Heart disease is a broad term used to describe a range of diseases that affect your heart and blood vessels. Examples of heart disease include angina (chest pain), high blood pressure, heart rhythm problems, heart attacks and stroke.

In general, what are some of the risk factors for heart disease?

  • Family history significant for heart disease
  • Smoking
  • Poor nutrition
  • Physical activity
  • Obesity
  • High blood pressure
  • High levels of stress
  • Diabetes
  • Elevated cholesterol levels
  • Advancing age

What are the heart disease risk factors for women?

  • Metabolic syndrome — a combination of fat around your abdomen, high blood pressure, high blood sugar and high triglycerides — has a greater impact on women than on men.
  • Mental stress and depression affect women’s hearts more than men’s.
  • Low levels of estrogen after menopause pose a significant risk factor for developing cardiovascular disease in the smaller blood vessels.

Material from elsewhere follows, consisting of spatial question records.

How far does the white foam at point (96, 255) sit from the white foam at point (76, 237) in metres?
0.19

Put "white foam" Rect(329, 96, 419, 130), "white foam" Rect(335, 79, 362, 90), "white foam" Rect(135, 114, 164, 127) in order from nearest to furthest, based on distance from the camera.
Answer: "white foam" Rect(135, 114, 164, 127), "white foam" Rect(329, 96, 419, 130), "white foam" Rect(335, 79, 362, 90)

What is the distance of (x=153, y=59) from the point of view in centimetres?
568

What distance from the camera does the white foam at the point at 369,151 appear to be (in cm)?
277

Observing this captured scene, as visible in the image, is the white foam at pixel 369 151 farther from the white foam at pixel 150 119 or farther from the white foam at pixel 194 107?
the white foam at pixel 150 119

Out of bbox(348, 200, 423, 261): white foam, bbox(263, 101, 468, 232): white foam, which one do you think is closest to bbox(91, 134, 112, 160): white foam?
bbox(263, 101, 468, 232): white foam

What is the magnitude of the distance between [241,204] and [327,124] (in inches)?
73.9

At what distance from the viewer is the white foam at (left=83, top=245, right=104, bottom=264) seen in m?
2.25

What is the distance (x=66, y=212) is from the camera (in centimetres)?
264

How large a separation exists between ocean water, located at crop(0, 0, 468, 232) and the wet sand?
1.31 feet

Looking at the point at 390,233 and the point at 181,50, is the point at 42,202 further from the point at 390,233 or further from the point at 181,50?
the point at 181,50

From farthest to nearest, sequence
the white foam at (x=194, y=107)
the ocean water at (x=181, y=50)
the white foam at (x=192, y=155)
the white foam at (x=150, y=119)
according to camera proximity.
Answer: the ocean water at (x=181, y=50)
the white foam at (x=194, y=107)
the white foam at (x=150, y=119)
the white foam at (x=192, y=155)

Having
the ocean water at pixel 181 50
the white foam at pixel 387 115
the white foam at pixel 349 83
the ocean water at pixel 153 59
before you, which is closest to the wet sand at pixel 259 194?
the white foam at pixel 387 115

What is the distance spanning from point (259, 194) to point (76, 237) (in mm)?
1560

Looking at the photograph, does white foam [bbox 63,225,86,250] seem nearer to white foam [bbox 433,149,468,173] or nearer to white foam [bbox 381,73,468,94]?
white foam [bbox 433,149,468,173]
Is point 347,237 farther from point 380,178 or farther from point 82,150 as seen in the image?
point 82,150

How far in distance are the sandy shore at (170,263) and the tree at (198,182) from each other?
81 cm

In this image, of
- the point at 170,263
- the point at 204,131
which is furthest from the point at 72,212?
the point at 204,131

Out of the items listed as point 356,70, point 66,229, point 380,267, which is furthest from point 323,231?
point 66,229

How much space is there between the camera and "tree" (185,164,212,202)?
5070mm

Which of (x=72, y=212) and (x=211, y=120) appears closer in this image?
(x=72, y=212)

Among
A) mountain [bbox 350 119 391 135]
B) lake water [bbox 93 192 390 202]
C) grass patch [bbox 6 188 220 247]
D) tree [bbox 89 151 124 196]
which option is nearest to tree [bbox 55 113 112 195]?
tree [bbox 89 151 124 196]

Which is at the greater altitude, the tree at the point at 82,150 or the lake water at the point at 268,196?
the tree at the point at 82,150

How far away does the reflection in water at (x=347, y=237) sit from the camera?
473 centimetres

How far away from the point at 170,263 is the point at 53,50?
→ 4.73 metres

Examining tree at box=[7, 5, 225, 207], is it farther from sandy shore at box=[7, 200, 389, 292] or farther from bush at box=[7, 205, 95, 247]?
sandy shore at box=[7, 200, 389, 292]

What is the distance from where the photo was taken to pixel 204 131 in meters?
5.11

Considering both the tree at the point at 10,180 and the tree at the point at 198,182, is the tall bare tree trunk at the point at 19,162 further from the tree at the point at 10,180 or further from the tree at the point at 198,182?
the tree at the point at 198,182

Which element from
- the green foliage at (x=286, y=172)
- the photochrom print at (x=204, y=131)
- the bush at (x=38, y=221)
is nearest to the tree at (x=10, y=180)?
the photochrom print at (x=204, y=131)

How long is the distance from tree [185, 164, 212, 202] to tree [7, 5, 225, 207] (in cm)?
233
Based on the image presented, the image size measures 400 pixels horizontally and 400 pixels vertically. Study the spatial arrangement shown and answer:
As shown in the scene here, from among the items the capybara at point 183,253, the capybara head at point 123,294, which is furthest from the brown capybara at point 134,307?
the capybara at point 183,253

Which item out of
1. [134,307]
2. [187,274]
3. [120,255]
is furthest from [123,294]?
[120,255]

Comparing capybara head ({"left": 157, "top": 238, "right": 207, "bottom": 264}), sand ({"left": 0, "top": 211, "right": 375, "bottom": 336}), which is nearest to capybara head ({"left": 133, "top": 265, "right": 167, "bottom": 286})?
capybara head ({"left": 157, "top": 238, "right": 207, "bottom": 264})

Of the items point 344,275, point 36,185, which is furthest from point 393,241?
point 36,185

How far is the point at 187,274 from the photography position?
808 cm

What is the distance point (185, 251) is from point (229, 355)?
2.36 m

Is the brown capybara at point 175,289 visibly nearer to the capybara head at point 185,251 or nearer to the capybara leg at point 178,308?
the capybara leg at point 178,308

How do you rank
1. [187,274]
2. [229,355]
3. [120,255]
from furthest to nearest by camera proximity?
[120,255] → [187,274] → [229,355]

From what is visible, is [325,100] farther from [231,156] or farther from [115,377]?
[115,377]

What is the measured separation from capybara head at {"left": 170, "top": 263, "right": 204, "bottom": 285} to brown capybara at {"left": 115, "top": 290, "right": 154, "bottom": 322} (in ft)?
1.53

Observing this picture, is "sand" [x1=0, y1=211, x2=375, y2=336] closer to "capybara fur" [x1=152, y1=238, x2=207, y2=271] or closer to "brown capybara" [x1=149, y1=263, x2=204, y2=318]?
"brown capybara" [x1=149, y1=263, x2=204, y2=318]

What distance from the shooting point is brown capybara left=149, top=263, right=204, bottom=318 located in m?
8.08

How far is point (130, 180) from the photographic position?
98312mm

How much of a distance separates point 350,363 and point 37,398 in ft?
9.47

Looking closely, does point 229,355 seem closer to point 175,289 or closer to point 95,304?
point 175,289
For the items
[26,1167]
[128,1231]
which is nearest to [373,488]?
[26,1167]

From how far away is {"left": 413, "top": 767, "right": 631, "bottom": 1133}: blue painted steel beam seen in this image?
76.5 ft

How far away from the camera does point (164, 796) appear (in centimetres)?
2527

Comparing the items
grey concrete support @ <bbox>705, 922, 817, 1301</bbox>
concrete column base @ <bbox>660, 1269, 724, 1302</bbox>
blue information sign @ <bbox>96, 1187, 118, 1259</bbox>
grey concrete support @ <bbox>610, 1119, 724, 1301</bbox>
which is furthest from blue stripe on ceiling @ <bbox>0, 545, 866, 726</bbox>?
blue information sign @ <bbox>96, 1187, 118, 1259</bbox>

Why is heart disease different for women versus men?

The symptoms of heart disease are different for women. Men will typically experience crushing sub-sternal chest pain, which is classically described in the textbooks, accompanied by shortness of breath. Whereas women will often experience fatigue, vague abdominal pain and nausea as presenting symptoms of heart disease. Talk about disarming! Do you know how many women are tired or experience fatigue? It’s not exactly a symptom that has women running to their doctor’s office. On that note, when women do present for medical care with the aforementioned symptoms, often they are misdiagnosed. An EKG sometimes isn’t done when addressing symptoms of fatigue and abdominal pain. So women are more likely to be discharged from an ER without having a cardiac workup performed.

What’s one single thing that can be done to start protecting the heart today? 

The most important thing is to know your blood pressure. Elevated blood pressure is correctable and most of all, it’s preventable. However, high blood pressure is a ‘silent killer’. You won’t know that you have this condition unless you check for it.